Oppenheimer security clearance hearing
Over four weeks in 1954, the United States Atomic Energy Commission explored the background, actions, and associations of J. Robert Oppenheimer, the American scientist who directed the Los Alamos Laboratory during World War II as part of the Manhattan Project to develop the atomic bomb. The hearing resulted in Oppenheimer's Q clearance being revoked. This marked the end of his formal relationship with the Eisenhower government and generated considerable controversy regarding whether the treatment of Oppenheimer was fair, or whether it was an expression of anti-communist McCarthyism.
Doubts about Oppenheimer's loyalty dated back to the 1930s, when he was a member of numerous Communist front organizations and was associated with Communist Party USA members, including his wife, brother and sister-in-law. These associations were known to Army Counterintelligence at the time he was made director of the Los Alamos Laboratory in 1942 and chairman of the influential General Advisory Committee of the AEC in 1947. In this capacity, Oppenheimer became involved in bureaucratic conflict between the Army and Air Force over the types of nuclear weapons the country required, technical conflict between the scientists over the feasibility of the hydrogen bomb, and personal conflict with AEC commissioner Lewis Strauss.

———

> [Work to be completed]
Rewrite the passage on the Oppenheimer hearing, starting at "Oppenheimer security clearance" and ending at "of anti-communist McCarthyism.", with "Eisenhower government" changed to "Eisenhower administration".

———

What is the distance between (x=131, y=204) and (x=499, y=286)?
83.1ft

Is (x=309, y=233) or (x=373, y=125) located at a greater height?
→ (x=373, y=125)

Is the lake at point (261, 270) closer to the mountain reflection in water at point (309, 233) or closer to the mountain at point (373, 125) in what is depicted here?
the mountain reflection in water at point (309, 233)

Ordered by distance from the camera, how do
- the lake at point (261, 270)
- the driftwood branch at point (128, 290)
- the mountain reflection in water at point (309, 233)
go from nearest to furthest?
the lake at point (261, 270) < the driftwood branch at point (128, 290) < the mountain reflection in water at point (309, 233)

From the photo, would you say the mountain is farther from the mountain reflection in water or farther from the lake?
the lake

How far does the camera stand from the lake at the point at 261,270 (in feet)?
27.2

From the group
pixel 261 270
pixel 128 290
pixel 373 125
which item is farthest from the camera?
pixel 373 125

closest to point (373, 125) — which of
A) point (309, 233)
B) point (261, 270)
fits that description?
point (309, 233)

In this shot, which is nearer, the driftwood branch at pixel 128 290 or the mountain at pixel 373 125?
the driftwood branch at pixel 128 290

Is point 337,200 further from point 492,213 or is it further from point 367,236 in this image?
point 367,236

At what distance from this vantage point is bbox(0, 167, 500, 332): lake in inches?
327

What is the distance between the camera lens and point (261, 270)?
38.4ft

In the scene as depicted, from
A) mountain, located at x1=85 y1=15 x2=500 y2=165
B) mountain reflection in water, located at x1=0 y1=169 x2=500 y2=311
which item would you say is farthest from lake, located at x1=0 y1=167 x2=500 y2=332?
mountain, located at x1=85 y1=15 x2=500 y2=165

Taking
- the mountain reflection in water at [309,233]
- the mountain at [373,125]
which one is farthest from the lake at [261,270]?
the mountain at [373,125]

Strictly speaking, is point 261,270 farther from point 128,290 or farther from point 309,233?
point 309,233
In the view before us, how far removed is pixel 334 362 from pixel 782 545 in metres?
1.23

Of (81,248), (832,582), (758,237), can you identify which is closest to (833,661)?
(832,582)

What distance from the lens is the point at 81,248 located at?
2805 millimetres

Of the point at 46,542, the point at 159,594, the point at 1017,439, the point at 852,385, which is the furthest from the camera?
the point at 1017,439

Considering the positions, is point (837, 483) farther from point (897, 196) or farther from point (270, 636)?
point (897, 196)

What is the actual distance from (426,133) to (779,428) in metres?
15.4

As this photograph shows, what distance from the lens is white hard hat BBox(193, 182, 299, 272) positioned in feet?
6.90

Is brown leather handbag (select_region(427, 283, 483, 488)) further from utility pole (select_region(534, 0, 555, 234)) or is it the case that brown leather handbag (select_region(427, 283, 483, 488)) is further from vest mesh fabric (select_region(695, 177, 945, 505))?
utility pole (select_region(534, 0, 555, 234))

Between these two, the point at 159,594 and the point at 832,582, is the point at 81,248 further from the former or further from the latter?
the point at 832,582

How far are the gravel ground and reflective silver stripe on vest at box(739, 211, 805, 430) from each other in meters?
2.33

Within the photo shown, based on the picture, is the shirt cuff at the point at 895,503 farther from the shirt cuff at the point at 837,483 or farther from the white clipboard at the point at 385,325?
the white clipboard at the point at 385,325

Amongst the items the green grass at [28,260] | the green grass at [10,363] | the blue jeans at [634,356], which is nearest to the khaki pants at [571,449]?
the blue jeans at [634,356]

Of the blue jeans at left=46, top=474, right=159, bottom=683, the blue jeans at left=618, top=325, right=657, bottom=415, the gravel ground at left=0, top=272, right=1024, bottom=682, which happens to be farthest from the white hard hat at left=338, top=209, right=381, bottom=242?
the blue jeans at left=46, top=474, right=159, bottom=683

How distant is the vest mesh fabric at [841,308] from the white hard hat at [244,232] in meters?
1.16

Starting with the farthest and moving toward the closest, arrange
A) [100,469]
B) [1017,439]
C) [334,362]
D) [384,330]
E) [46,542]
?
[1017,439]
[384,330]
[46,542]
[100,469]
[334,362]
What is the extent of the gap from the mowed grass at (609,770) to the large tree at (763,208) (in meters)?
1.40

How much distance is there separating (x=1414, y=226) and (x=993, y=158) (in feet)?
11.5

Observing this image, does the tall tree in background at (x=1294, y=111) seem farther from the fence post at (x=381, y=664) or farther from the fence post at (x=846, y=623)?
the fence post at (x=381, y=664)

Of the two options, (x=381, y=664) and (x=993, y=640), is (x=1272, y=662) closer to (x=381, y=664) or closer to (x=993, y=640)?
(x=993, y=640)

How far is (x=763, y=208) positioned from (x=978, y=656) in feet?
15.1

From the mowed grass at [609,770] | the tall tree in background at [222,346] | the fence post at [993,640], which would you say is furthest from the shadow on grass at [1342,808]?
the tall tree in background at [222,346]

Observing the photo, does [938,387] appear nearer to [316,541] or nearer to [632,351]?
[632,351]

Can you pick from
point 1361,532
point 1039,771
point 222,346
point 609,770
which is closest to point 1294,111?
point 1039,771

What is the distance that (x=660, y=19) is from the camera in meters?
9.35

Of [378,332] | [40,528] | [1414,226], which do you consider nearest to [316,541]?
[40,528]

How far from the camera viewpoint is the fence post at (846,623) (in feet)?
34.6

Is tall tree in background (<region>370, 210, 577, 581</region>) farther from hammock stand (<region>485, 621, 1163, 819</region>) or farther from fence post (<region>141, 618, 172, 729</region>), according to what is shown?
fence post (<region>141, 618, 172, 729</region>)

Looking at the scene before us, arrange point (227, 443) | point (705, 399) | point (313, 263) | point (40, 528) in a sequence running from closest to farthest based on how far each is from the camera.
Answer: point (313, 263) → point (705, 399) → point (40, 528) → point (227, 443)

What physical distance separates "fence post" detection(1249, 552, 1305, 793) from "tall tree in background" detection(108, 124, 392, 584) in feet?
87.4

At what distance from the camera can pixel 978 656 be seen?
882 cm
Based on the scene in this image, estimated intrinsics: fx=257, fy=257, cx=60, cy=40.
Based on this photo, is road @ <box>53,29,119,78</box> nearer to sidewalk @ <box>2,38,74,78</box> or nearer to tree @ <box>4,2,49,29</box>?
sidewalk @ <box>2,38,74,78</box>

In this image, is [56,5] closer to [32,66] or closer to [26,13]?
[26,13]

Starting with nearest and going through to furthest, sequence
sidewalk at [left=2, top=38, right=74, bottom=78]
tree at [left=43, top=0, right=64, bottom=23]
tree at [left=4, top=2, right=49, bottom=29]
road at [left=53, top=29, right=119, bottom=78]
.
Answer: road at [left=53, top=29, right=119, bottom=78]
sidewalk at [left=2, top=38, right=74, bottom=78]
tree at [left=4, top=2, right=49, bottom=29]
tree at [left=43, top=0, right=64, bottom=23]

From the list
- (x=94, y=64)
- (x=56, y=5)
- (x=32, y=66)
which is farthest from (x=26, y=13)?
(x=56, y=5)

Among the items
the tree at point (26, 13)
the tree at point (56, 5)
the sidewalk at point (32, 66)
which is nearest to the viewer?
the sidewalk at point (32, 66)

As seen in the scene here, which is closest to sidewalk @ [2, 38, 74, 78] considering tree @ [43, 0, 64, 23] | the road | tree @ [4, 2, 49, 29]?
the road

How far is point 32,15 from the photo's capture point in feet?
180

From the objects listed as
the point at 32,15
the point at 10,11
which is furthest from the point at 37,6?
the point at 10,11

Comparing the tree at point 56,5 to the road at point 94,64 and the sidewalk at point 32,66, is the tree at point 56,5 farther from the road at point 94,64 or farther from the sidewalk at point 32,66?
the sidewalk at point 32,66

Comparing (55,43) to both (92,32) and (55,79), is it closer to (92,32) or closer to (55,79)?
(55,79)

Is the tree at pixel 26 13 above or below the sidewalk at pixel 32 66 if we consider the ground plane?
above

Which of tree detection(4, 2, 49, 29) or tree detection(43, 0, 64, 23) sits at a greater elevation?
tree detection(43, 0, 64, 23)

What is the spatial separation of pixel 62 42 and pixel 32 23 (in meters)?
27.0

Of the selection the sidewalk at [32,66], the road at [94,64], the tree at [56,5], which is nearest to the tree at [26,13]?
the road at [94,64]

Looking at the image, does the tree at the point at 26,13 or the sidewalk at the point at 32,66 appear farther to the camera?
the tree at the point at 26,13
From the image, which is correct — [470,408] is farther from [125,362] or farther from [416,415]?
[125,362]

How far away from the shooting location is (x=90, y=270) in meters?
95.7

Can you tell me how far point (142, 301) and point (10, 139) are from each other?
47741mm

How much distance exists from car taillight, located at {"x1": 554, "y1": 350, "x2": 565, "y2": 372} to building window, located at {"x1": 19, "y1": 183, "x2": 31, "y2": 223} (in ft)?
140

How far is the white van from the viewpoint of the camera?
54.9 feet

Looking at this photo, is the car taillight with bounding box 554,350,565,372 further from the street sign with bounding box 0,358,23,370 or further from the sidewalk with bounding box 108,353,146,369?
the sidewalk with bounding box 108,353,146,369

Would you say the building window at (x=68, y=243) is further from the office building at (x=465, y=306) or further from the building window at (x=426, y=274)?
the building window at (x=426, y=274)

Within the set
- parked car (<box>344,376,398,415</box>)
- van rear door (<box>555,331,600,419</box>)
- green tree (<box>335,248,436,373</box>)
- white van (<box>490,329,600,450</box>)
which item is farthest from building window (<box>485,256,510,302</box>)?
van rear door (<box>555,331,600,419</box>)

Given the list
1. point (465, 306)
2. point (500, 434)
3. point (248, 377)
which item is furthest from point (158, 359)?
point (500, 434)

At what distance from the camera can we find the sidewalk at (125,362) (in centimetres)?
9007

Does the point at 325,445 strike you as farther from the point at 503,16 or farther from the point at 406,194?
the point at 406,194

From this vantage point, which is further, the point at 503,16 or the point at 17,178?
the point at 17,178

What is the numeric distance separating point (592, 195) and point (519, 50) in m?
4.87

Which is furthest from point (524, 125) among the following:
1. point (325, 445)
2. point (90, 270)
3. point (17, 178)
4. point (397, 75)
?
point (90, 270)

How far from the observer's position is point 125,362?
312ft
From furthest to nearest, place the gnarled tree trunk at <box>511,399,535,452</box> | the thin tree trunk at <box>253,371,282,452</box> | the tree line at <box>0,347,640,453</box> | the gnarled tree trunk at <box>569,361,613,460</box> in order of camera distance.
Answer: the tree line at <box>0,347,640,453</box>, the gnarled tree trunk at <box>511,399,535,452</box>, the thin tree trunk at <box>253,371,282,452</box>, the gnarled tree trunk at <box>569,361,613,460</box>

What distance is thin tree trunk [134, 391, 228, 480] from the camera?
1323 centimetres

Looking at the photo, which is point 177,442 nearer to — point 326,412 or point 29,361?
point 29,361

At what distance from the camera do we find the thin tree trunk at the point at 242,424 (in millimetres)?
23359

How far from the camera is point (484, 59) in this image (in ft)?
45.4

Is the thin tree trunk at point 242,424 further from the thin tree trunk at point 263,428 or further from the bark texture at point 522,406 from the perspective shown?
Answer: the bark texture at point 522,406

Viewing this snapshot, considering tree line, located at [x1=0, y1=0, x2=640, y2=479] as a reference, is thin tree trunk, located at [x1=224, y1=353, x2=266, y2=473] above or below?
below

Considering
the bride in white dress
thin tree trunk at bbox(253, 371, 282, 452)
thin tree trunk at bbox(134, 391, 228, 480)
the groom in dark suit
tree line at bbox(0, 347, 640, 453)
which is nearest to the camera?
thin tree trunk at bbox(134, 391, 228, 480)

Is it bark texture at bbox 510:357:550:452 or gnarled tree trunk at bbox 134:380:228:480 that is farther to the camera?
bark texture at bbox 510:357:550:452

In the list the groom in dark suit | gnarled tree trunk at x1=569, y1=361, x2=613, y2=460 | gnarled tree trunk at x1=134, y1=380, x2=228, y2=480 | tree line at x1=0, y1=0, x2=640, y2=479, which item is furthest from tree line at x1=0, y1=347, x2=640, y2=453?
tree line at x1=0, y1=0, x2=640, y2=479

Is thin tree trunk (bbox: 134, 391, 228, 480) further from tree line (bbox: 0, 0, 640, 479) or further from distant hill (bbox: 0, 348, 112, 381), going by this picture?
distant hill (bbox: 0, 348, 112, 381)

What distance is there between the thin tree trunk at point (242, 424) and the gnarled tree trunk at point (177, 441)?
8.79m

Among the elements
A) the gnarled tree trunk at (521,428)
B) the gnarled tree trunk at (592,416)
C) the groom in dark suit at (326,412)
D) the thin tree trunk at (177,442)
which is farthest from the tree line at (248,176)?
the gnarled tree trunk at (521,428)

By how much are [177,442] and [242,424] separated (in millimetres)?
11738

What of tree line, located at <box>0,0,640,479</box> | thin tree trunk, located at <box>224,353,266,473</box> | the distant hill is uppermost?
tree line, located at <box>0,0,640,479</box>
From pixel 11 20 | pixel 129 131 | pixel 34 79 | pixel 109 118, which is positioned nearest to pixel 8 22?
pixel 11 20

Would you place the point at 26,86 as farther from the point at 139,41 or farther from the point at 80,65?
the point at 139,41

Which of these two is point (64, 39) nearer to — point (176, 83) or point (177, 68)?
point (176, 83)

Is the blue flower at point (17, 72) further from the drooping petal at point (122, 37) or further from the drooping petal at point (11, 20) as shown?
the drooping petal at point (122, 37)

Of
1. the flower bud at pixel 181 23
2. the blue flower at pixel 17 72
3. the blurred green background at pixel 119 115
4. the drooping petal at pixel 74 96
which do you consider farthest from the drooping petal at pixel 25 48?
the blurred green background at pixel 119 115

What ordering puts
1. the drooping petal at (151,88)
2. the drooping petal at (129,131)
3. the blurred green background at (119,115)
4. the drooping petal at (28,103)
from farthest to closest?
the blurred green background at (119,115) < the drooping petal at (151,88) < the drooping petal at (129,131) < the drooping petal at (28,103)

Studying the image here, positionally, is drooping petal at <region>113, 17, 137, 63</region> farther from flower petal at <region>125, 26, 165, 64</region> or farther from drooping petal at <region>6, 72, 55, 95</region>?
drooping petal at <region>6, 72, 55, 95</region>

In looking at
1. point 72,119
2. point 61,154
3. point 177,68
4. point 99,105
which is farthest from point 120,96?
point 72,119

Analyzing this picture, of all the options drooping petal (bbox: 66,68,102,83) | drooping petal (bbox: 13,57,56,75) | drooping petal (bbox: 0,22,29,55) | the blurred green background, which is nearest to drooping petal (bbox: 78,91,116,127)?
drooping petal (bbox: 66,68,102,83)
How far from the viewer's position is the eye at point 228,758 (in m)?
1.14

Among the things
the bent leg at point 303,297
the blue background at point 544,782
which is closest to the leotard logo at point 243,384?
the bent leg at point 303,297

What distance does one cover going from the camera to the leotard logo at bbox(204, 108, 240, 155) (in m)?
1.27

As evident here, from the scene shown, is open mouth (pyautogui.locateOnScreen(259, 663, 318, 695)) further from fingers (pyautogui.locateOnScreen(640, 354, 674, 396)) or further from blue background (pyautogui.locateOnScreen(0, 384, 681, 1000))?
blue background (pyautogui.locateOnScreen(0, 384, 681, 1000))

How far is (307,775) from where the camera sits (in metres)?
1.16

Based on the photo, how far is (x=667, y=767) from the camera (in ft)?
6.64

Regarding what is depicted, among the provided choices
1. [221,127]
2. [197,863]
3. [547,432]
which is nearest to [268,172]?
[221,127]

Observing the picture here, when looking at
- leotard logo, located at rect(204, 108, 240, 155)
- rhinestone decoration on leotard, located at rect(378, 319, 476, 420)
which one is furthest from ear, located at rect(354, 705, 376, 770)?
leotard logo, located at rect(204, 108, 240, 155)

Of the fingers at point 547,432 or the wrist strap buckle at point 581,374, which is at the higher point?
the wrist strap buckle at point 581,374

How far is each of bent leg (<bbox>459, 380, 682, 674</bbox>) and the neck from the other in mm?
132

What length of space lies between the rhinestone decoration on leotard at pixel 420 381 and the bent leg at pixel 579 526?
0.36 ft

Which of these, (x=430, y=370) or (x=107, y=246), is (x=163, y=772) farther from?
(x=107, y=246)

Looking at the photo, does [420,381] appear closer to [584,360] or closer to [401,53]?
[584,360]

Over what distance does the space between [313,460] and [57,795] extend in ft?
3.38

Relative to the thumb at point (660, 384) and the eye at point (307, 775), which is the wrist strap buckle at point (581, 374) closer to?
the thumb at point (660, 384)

———

> [Answer]
Oppenheimer security clearance hearing
Over four weeks in 1954, the United States Atomic Energy Commission explored the background, actions, and associations of J. Robert Oppenheimer, the American scientist who directed the Los Alamos Laboratory during World War II as part of the Manhattan Project to develop the atomic bomb. The hearing resulted in Oppenheimer's Q clearance being revoked. This marked the end of his formal relationship with the Eisenhower administration and generated considerable controversy regarding whether the treatment of Oppenheimer was fair, or whether it was an expression of anti-communist McCarthyism.